* [Исходный текст]
☆ ☆ ☆ ☆ ☆ ☆ ☆
Ох, после редактирования в инструкцию вкралась некая двусмысленность.
Имелось ввиду:
Отрезать кусок родного пластика для использования в качестве припоя, а потом восстановить форму (в месте отреза) другим подходящим - например от пробки.


----------



## vev (31 Май 2018)

Я вот только чего не пойму: а где фото того, что предполагается исправлять? Желательно видеть всю клавиатуру и вид снятой клавиши... Для начала... Дальше все зависит от огромного числа факторов: конструкции клавиши (литье или накладка ), степени износа, материала, ЦЕЛЕСООБРАЗНОСТИ... В последней я (повторюсь еще раз) сильно сомневаюсь...  Вложить 1000$ в ремонт Бэхи - это разумно, а то же самое для ВАЗ 2105 - безумство. Я могу понять попытки штопанья презервативов проволокой из-за безденежья, но время - тоже стоит и немало... Многие проекты, обсуждавшиеся/-мые в последнее время, очень напоминают именно штопание...


----------



## naudingas (2 Июн 2018)

ugly писал:


> Так никаких советов и нет?


----------



## kostyuk (25 Фев 2019)

Я вот нашел на авито клавиши, https://www.avito.ru/sankt-peterburg/muzykalnye_instrumenty/klavishi_dlya_akkordeona_1223549632, мужик сам делает из полистирола на станке, можно заказать и свои размеры


----------
☆ ☆ ☆ ☆ ☆ ☆ ☆
* [Предоставленные данные]
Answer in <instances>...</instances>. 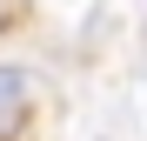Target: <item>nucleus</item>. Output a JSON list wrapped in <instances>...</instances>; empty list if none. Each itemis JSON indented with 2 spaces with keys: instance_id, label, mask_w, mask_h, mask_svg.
I'll return each mask as SVG.
<instances>
[{
  "instance_id": "1",
  "label": "nucleus",
  "mask_w": 147,
  "mask_h": 141,
  "mask_svg": "<svg viewBox=\"0 0 147 141\" xmlns=\"http://www.w3.org/2000/svg\"><path fill=\"white\" fill-rule=\"evenodd\" d=\"M27 101H34V87L13 74V67H0V141H13L20 121H27Z\"/></svg>"
}]
</instances>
☆ ☆ ☆ ☆ ☆ ☆ ☆
Кратко перескажите абзац текста, который начинается словами «Я вот только чего не пойму», и сохраните его основные мысли.

Автор не видит фото того, что предлагается исправлять. Для начала нужно показать всю клавиатуру и снятую клавишу. Дальнейшее зависит от многих факторов: конструкции клавиши (литье или накладка), степени износа, материала и целесообразности ремонта, в которой автор сильно сомневается. Вложить 1000$ в ремонт «Бэхи» разумно, а в ремонт ВАЗ 2105 — безумие. Время тоже стоит немало, и многие недавние проекты, по мнению автора, напоминают штопание.